The Health Information Line is available at (504) 814-0283. Emails are also welcome at firstname.lastname@example.org.
While many believe the break out of skin lesions in the Gulf may be attributed to BP’s use of the highly toxic dispersant Corexit, Jeffrey H. Toney the Dean of the College of Natural, Applied and Health Sciences at Kean University has warned us that the break out skin lesions may be due to high levels of arsenic in the Gulf which scientists warn is on the rise in the Gulf because of the spill.
Not surprisingly, wastewater generated from oil production can be quite toxic. An unappealing cocktail of toxins including heavy metals, this water contains high levels of mercury, lead, cadmium and arsenic. Of particular concern is arsenic: such waste can contain up to one hundred thousand times the safe limit in drinking water set by the Environmental Protection Agency. About two liquid ounces of contaminated wastewater consumed by a 150 pound person in one day corresponds to a lethal dose.
British scientists recently conducted a study of the effect of crude oil on how ocean sediments can filter out toxic chemicals such as arsenic. They found that arsenic absorption within sediments is significantly reduced when exposed to oil. With the filtration system essentially shut down, arsenic can then be dispersed freely affecting the entire food chain, including us.

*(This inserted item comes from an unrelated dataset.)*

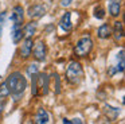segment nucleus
Wrapping results in <instances>:
<instances>
[{"label":"nucleus","instance_id":"obj_14","mask_svg":"<svg viewBox=\"0 0 125 124\" xmlns=\"http://www.w3.org/2000/svg\"><path fill=\"white\" fill-rule=\"evenodd\" d=\"M112 34H114L116 39H121L124 37V27H122L121 22H114V31Z\"/></svg>","mask_w":125,"mask_h":124},{"label":"nucleus","instance_id":"obj_17","mask_svg":"<svg viewBox=\"0 0 125 124\" xmlns=\"http://www.w3.org/2000/svg\"><path fill=\"white\" fill-rule=\"evenodd\" d=\"M4 23H6V12L0 13V35H1V31H3Z\"/></svg>","mask_w":125,"mask_h":124},{"label":"nucleus","instance_id":"obj_11","mask_svg":"<svg viewBox=\"0 0 125 124\" xmlns=\"http://www.w3.org/2000/svg\"><path fill=\"white\" fill-rule=\"evenodd\" d=\"M35 123L36 124H46L49 123V113H47L46 109L43 108H39L38 112L35 115Z\"/></svg>","mask_w":125,"mask_h":124},{"label":"nucleus","instance_id":"obj_20","mask_svg":"<svg viewBox=\"0 0 125 124\" xmlns=\"http://www.w3.org/2000/svg\"><path fill=\"white\" fill-rule=\"evenodd\" d=\"M1 111H3V105L0 104V115H1Z\"/></svg>","mask_w":125,"mask_h":124},{"label":"nucleus","instance_id":"obj_5","mask_svg":"<svg viewBox=\"0 0 125 124\" xmlns=\"http://www.w3.org/2000/svg\"><path fill=\"white\" fill-rule=\"evenodd\" d=\"M31 53H34V57L38 61H43L46 58V45L43 40H38L34 46V51H31Z\"/></svg>","mask_w":125,"mask_h":124},{"label":"nucleus","instance_id":"obj_2","mask_svg":"<svg viewBox=\"0 0 125 124\" xmlns=\"http://www.w3.org/2000/svg\"><path fill=\"white\" fill-rule=\"evenodd\" d=\"M49 92V77L44 73L32 74V94L34 96H43Z\"/></svg>","mask_w":125,"mask_h":124},{"label":"nucleus","instance_id":"obj_4","mask_svg":"<svg viewBox=\"0 0 125 124\" xmlns=\"http://www.w3.org/2000/svg\"><path fill=\"white\" fill-rule=\"evenodd\" d=\"M92 47H93V40H92V38H90V35H83V37L75 43L74 53L78 57H86L87 54L92 51Z\"/></svg>","mask_w":125,"mask_h":124},{"label":"nucleus","instance_id":"obj_21","mask_svg":"<svg viewBox=\"0 0 125 124\" xmlns=\"http://www.w3.org/2000/svg\"><path fill=\"white\" fill-rule=\"evenodd\" d=\"M1 82H3V80H1V75H0V85H1Z\"/></svg>","mask_w":125,"mask_h":124},{"label":"nucleus","instance_id":"obj_15","mask_svg":"<svg viewBox=\"0 0 125 124\" xmlns=\"http://www.w3.org/2000/svg\"><path fill=\"white\" fill-rule=\"evenodd\" d=\"M35 30H36V23L35 22H31L26 26V30H24V34L26 37H32L35 34Z\"/></svg>","mask_w":125,"mask_h":124},{"label":"nucleus","instance_id":"obj_9","mask_svg":"<svg viewBox=\"0 0 125 124\" xmlns=\"http://www.w3.org/2000/svg\"><path fill=\"white\" fill-rule=\"evenodd\" d=\"M59 26L62 30H65V31H70L71 28H73V23H71V12H66L65 15L62 16V19H61L59 22Z\"/></svg>","mask_w":125,"mask_h":124},{"label":"nucleus","instance_id":"obj_12","mask_svg":"<svg viewBox=\"0 0 125 124\" xmlns=\"http://www.w3.org/2000/svg\"><path fill=\"white\" fill-rule=\"evenodd\" d=\"M23 37H24V31H23L22 26H14V28H12V40H14V43H19L23 39Z\"/></svg>","mask_w":125,"mask_h":124},{"label":"nucleus","instance_id":"obj_19","mask_svg":"<svg viewBox=\"0 0 125 124\" xmlns=\"http://www.w3.org/2000/svg\"><path fill=\"white\" fill-rule=\"evenodd\" d=\"M71 1H73V0H62V5L63 7H67V5H70Z\"/></svg>","mask_w":125,"mask_h":124},{"label":"nucleus","instance_id":"obj_8","mask_svg":"<svg viewBox=\"0 0 125 124\" xmlns=\"http://www.w3.org/2000/svg\"><path fill=\"white\" fill-rule=\"evenodd\" d=\"M32 38L31 37H27L26 38V40L23 42L22 47H20V55L23 57V58H28V57L31 55V51H32Z\"/></svg>","mask_w":125,"mask_h":124},{"label":"nucleus","instance_id":"obj_6","mask_svg":"<svg viewBox=\"0 0 125 124\" xmlns=\"http://www.w3.org/2000/svg\"><path fill=\"white\" fill-rule=\"evenodd\" d=\"M23 18H24V11H23L22 5H16V7H14L12 16H11V20H12V23H14V26H22Z\"/></svg>","mask_w":125,"mask_h":124},{"label":"nucleus","instance_id":"obj_1","mask_svg":"<svg viewBox=\"0 0 125 124\" xmlns=\"http://www.w3.org/2000/svg\"><path fill=\"white\" fill-rule=\"evenodd\" d=\"M6 86L8 89V92L14 96H20L23 94L24 89L27 88V81L26 78L23 77V74L20 72H15V73H11V74L7 77L6 80Z\"/></svg>","mask_w":125,"mask_h":124},{"label":"nucleus","instance_id":"obj_10","mask_svg":"<svg viewBox=\"0 0 125 124\" xmlns=\"http://www.w3.org/2000/svg\"><path fill=\"white\" fill-rule=\"evenodd\" d=\"M121 11V0H110L109 3V12L113 18H117Z\"/></svg>","mask_w":125,"mask_h":124},{"label":"nucleus","instance_id":"obj_3","mask_svg":"<svg viewBox=\"0 0 125 124\" xmlns=\"http://www.w3.org/2000/svg\"><path fill=\"white\" fill-rule=\"evenodd\" d=\"M66 78L70 84L73 85H78L82 80H83V69H82L79 62H70L66 69Z\"/></svg>","mask_w":125,"mask_h":124},{"label":"nucleus","instance_id":"obj_16","mask_svg":"<svg viewBox=\"0 0 125 124\" xmlns=\"http://www.w3.org/2000/svg\"><path fill=\"white\" fill-rule=\"evenodd\" d=\"M94 16H95L97 19H104V18H105V11H104V8H101V7L95 8Z\"/></svg>","mask_w":125,"mask_h":124},{"label":"nucleus","instance_id":"obj_7","mask_svg":"<svg viewBox=\"0 0 125 124\" xmlns=\"http://www.w3.org/2000/svg\"><path fill=\"white\" fill-rule=\"evenodd\" d=\"M46 13V8L43 7L42 4H35V5H31L28 8V16L32 19H39Z\"/></svg>","mask_w":125,"mask_h":124},{"label":"nucleus","instance_id":"obj_13","mask_svg":"<svg viewBox=\"0 0 125 124\" xmlns=\"http://www.w3.org/2000/svg\"><path fill=\"white\" fill-rule=\"evenodd\" d=\"M110 35H112V28L108 24H102V26L98 28V37L102 38V39H106V38H109Z\"/></svg>","mask_w":125,"mask_h":124},{"label":"nucleus","instance_id":"obj_18","mask_svg":"<svg viewBox=\"0 0 125 124\" xmlns=\"http://www.w3.org/2000/svg\"><path fill=\"white\" fill-rule=\"evenodd\" d=\"M36 72H38V66H36V65H30V67H28V74L32 75V74H35Z\"/></svg>","mask_w":125,"mask_h":124}]
</instances>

Potential dangers of arsenic-contaminated water are reminiscent of Bangladesh, with widespread reports of skin lesions and a higher incidence of cancer. Drinking water in Bangladesh is widely recognized as an environmental and public health nightmare, having poisoned up to 77 million residents, resulting from the widespread use of groundwater. Hand-pumped wells can access water containing extremely high levels of arsenic leached from rocks, not to mention contamination from mining and industrial production plants. Indeed, the World Health Organization has referred to this as “the largest mass poisoning of a population in history”.
Lessons learned from Bangladesh should guide us in the event that arsenic-laced waters begin washing ashore in the Gulf. A number of technologies were specifically developed for arsenic removal.